• **DOCUMENT TEXT**

* * *

Quantifying the distortion of the PCM4222EVM board has been a challenge. It's better than any converter or signal generator I own.
Update May 13, 2021. The current schematics and tests results for "ULDO-Nacho," the Ultra Low Distortion Oscillator and Notch Filter, are posted here: viewtopic.php?f=6&t=887&p=16375#p16375
I decided to revisit the world of "Super Low Distortion Ultra Pure Audio Sine Wave Oscillators."
These oscillators are usually fixed frequency with sub-ppm THD levels and are often used to evaluate A/D or capacitor linearity.
The designs I looked at use either FETs, Silonex NSL32SR3 LED/Photocells or the SSM2018 for amplitude stabilization.
My goal is to see if a THAT2180 VCA can be used for amplitude stabilization.
The sub-PPM THD oscillators I found share a lot of common elements.
"Wien Bridge Oscillator With Low Harmonic Distortion," J.L. Hood, Wireless World, May, 1981: https://www.proaudiodesignforum.com/ima ... y_1981.pdf
"Wien Bridge Oscillator With Low Harmonic Distortion," Hood, Wireless World, May, 1981
J.L. Hood's 1981 Wien bridge oscillator using the National Semiconductor Silonex NSL395 LED/Photocell for amplitude stabilization.

* * *

• **ENTRIES SHOWN**

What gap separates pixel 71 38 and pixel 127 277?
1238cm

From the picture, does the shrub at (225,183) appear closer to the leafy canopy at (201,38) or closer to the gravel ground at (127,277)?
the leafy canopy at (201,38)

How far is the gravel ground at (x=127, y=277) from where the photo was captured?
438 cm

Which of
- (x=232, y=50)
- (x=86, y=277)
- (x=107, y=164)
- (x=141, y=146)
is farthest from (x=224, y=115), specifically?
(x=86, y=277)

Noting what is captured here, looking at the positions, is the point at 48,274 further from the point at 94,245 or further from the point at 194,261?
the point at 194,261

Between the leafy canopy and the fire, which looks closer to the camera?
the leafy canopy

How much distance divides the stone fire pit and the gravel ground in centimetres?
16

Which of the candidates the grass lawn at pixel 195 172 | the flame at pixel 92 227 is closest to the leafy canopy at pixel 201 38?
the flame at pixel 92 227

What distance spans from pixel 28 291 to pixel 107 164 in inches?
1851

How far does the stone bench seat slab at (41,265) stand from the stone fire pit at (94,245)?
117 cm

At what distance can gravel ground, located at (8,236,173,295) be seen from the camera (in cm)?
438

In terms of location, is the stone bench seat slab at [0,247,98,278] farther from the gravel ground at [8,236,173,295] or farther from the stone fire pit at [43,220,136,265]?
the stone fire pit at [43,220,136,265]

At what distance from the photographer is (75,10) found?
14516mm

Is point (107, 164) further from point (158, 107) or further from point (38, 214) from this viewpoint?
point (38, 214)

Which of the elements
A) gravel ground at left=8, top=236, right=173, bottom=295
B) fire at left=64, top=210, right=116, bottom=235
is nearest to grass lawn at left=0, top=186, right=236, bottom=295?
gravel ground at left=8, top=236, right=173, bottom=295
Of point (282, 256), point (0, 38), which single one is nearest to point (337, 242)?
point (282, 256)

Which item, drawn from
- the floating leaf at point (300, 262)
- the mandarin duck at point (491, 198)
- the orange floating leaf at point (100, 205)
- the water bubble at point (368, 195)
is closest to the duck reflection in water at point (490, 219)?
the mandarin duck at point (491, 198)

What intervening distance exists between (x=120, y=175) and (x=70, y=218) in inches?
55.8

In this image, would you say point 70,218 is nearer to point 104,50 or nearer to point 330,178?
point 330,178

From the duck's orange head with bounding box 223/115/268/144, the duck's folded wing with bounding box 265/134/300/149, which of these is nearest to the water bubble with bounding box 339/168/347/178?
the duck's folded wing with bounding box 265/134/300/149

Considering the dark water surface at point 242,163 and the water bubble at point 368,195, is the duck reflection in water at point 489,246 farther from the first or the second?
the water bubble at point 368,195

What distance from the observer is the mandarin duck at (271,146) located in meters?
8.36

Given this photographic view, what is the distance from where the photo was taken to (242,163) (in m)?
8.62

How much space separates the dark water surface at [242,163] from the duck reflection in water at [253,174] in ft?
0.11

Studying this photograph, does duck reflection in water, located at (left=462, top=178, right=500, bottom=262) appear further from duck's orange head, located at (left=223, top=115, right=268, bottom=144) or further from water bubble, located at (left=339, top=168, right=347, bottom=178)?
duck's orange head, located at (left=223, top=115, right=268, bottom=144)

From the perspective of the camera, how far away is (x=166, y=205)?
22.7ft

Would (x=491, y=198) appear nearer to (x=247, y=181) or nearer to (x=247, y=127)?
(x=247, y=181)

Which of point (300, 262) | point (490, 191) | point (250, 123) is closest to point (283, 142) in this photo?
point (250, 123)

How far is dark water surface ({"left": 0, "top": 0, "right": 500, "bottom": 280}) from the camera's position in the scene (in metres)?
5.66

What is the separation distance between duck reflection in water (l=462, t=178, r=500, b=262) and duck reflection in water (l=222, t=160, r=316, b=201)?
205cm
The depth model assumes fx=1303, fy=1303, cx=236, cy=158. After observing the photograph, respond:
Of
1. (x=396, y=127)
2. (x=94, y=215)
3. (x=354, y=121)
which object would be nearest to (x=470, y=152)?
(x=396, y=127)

* * *

• **REQUIREMENTS**
Please carry on the forum post about low-distortion sine wave oscillators, picking up after its last sentence.

• **THE RESULT**
PDFs of Wireless World articles mirrored in this post are courtesy of Kieth Snook: http://keith-snook.info
"Build A High Performance THD Analyzer," Bob Cordell, Audio, July, August, September 1981: viewtopic.php?f=12&t=805
Oscillator Section of "Build A High Performance THD Analyzer," Bob Cordell, Audio, July, August, September 1981
Bob Cordell's tuneable design uses a state variable topology oscillator and FET amplitude stabilization.
The Cordell oscillator has an elegant yet simple rectifier section.
"Oscillator Keeps THD Below 1 ppm," Jeff Smith, EDN, November 11, 1994. https://www.proaudiodesignforum.com/ima ... 0_1994.pdf
"Oscillator Keeps THD Below 1 PPM," Smith, EDN November 10 1994.
The "Smith" oscillator uses an SSM2018 VCA which is no longer in production.
Cyril Bateman developed a sub-ppm oscillator for his "Capacitor Sounds" articles. The sub-ppm oscillator is here: https://proaudiodesignforum.com/images/ ... ound_1.pdf
Bateman 1 kHz Sub 1 PPM Test Oscillator
Bateman's oscillator, like Smith's, uses an SSM2018 VCA in an additive-type gain control.
Only a portion of the oscillator's feedback loop flows through the SSM2018.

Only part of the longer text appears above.